§ **Required task A**
In the article on 1994 textile and apparel imports, by what percentage did imports from Mexico rise compared with 1993?

§ **Text section**
^^^^^^^^

Byline: Jim Ostroff

WASHINGTON — As textile and apparel imports rose 9.08 percent in 1994, the figures released by the Commerce Department Friday showed a dramatic shift in sourcing to the Western Hemisphere at the expense of Asia.
Mexico and Canada — the U.S.’s allies in the North American Free Trade Agreement — are stealing the show.
“For the longest time, the Asian suppliers dominated the U.S. import market, but it is clear that Mexico and Canada are taking share away from them, while the Caribbean Basin Initiative countries are holding their own,” said Donald Foote, director of the Commerce Department’s Office of Textiles and Apparel agreements division.
The yearend data put the year’s total textile-apparel imports at 17.29 billion square meters equivalent against 15.85 billion in 1993, when the gain against 1992 was virtually the same at 9.1 percent.
“Of the 1.4 billion SME of growth in 1994, the U.S.’s NAFTA partners accounted for 30 percent of this total, while the CBI countries contributed 16 percent and the South Asian nations 16.5 percent to the growth,” Foote said.
The South Asian nations include Bangladesh, Pakistan, India, Sri Lanka and Nepal.
For the year, textile and apparel imports from Mexico soared 30.9 percent versus 1993 to 977 million SME, and Canada’s were up 17.7 percent to 1.3 billion SME.
In comparison, Foote noted that imports from the U.S.’s top supplier, China, fell 3.3 percent to 2.04 billion SME in 1994, while those from Taiwan, the number three supplier, rose just 0.55 percent to 1.24 billion SME.
Imports from Hong Kong, number four, rose 9.3 percent to 1.02 billion SME and those from South Korea fell nearly 1 percent to 864 million SME.

^^^^^^^^

§ **Available data**
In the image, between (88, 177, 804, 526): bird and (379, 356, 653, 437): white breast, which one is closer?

^^^^^^^^

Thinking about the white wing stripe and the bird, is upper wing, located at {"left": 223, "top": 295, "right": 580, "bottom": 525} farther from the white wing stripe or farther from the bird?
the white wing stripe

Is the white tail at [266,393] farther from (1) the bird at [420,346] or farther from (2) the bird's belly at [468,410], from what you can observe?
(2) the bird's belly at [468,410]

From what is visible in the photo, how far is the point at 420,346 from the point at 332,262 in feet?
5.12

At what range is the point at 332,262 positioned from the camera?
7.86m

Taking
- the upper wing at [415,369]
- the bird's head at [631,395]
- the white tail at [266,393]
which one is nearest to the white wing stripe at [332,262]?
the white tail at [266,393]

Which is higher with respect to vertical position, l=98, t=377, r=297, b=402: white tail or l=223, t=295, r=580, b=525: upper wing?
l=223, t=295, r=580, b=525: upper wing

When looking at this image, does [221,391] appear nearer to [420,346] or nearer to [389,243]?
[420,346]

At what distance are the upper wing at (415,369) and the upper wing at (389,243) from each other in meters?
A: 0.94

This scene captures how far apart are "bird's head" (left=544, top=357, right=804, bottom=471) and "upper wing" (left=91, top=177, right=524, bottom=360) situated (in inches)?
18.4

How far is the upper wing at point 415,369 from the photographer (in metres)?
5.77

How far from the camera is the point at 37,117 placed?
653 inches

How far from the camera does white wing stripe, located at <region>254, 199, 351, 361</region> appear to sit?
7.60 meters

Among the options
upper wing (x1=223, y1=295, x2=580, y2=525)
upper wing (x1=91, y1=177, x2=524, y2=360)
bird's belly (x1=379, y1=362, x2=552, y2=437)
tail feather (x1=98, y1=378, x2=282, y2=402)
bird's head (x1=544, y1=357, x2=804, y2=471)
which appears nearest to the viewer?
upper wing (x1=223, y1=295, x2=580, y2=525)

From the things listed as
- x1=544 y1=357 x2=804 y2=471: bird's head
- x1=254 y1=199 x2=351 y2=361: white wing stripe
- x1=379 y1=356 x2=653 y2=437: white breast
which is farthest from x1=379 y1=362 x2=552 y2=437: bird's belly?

^^^^^^^^

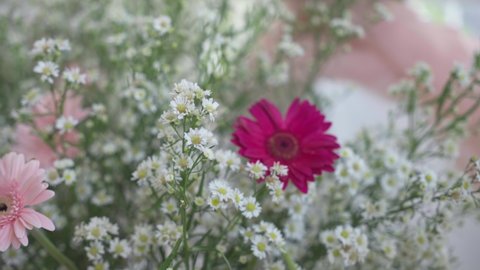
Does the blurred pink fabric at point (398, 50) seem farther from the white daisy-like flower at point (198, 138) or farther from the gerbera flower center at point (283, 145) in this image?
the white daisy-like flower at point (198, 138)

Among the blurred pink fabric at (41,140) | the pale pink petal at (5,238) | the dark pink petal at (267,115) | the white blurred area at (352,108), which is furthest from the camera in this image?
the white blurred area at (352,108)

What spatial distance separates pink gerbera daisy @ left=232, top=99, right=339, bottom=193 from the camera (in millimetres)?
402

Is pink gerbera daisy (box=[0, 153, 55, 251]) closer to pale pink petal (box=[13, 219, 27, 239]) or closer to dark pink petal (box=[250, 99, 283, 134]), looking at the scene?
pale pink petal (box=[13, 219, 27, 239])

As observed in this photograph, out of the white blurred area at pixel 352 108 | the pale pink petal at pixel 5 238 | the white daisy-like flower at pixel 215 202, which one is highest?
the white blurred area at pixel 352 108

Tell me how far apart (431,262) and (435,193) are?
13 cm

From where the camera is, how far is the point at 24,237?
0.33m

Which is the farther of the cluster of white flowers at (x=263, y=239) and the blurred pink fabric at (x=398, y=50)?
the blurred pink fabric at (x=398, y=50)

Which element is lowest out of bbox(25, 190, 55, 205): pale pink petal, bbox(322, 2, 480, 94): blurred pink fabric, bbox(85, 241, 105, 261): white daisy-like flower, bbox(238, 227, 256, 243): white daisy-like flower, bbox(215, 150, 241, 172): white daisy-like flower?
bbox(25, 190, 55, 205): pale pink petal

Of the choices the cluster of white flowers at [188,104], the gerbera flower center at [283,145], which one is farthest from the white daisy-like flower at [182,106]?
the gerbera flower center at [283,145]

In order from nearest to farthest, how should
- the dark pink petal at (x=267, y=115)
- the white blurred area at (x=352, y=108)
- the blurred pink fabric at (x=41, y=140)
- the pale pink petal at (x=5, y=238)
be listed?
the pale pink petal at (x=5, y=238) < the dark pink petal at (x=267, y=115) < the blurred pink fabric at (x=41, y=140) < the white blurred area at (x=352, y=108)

^^^^^^^^

§ **Required task B**
In the rows, change "upper wing" to "top wing" between the lines holding "When looking at" and "7.60 meters", inclusive, and give those lines back with nothing else altered.

§ **Solution A**
30.9 percent

§ **Solution B**
When looking at this image, does [221,391] appear nearer to [420,346] or nearer to [389,243]?
[420,346]

At what distance are the top wing at (415,369) and the top wing at (389,243) from each other in meters?
A: 0.94

This scene captures how far apart are "bird's head" (left=544, top=357, right=804, bottom=471) and "top wing" (left=91, top=177, right=524, bottom=360) situated (in inches)?
18.4

How far is the top wing at point 415,369 from the photographer (in metres)?
5.77

How far from the camera is the point at 37,117 placed?
653 inches

How far from the camera does white wing stripe, located at <region>254, 199, 351, 361</region> appear to sit?
7.60 meters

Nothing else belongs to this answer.